On another continent there was a temple, and they were singing a Sanskrit chant; the Puja, a Hindu ceremony, was being performed. The congregation was of another cultural pattern. The tonality of Sanskrit words is very penetrating and powerful; it has a strange weight and depth.
You can be converted from one belief to another, from one dogma to another, but you cannot be converted to the understanding of reality. Belief is not reality. You can change your mind, your opinion, but truth or God is not a conviction: it is an experience not based on any belief or dogma, or on any previous experience. If you have an experience born of belief, your experience is the conditioned response of that belief. If you have an experience unexpectedly, spontaneously, and build further experience upon the first, then experience is merely a continuation of memory which responds to contact with the present. Memory is always dead, coming to life only in contact with the living present.
Conversion is change from one belief or dogma to another, from one ceremony to a more gratifying one, and it does not open the door to reality. On the contrary, gratification is a hindrance to reality. And yet that is what organized religions and religious groups are attempting to do: to convert you to a more reasonable or a less reasonable dogma, superstition or hope. They offer you a better cage. It may or may not be comfortable, depending on your temperament, but in any case it is a prison.
Religiously and politically, at different levels of culture, this conversion is going on all the time. Organizations, with their leaders, thrive on keeping ma in the ideological patterns they offer, whether religious or economic. In this process lies mutual exploitation. Truth is outside of all patterns, fears and hopes. If you would discover the supreme happiness of truth, you must break away from all ceremonies and ideological patterns.
The mind finds security and strength in religious and political pattern, and this is what gives stamina to the organizations. There are always the die-hards and the new recruits. These keep the organizations, with their investments and properties, going, and the power and prestige of the organizations attract those who worship success and worldly wisdom. When the mind finds the old patterns are no longer satisfying and life-giving, it becomes converted to other more comforting and strengthening beliefs and dogmas. So the mind is the product of environment re-creating and sustaining itself on sensations and identifications; and that is why the mind cling to codes of conducts patterns of thought, and so on. As long as the mind is the outcome of the past, it can never discover truth or allow truth to come into being. In holding to organizations it discards the search for truth.

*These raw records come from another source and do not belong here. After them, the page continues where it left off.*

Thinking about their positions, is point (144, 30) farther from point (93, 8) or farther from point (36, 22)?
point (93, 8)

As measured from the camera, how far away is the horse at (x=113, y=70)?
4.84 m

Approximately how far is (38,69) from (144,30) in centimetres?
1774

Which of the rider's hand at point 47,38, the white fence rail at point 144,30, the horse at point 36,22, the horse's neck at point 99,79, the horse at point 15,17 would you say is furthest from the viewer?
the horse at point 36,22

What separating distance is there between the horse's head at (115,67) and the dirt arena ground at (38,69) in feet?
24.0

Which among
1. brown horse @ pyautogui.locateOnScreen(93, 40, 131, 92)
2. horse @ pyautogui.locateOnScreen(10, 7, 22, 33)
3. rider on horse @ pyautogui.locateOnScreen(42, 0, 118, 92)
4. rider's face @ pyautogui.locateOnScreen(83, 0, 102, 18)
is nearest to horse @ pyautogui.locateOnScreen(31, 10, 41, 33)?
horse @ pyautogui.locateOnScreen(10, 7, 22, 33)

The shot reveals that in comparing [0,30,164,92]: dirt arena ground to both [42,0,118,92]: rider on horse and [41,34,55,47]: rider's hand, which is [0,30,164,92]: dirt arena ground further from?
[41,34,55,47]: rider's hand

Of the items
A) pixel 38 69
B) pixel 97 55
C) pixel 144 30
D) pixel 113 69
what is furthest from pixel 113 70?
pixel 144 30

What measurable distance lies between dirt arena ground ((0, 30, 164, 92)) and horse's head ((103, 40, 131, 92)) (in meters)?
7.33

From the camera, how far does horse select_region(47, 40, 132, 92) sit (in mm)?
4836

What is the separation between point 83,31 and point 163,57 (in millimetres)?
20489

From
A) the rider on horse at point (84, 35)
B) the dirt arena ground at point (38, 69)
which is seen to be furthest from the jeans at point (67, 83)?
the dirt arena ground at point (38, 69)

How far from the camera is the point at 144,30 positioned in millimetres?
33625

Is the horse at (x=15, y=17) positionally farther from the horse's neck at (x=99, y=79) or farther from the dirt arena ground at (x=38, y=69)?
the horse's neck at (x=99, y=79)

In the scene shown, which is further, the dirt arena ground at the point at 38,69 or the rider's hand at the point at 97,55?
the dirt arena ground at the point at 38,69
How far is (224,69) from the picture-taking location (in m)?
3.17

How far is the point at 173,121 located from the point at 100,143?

Obviously, rituals offer to the participants an atmosphere in which they feel good. Both collective and individual rituals give a certain quietness to the mind; they offer a vital contrast to the everyday, humdrum life. There is a certain amount of beauty and orderliness in ceremonies, but fundamentally they are stimulants; and as with all stimulants, they soon dull the mind and heart. Rituals become habit; they become a necessity, and one cannot do without them. This necessity is considered a spiritual renewal, a gathering of strength to face life, a weekly or daily meditation, and so on; but if one looks more closely into this process, one sees that rituals are vain repetition which offer a marvellous and respectable escape from self-knowledge. Without self-knowledge, action has very little significance.
The repetition of chants, of words and phrases, puts the mind to sleep, though it is stimulating enough for the time being. In this sleepy state, experiences do occur, but they are self-projected.
However gratifying, these experiences are illusory. The experiencing of reality does not come about through any repetition, through any practice. Truth is not an end, a result a goal; it cannot be invited, for it is not a thing of the mind.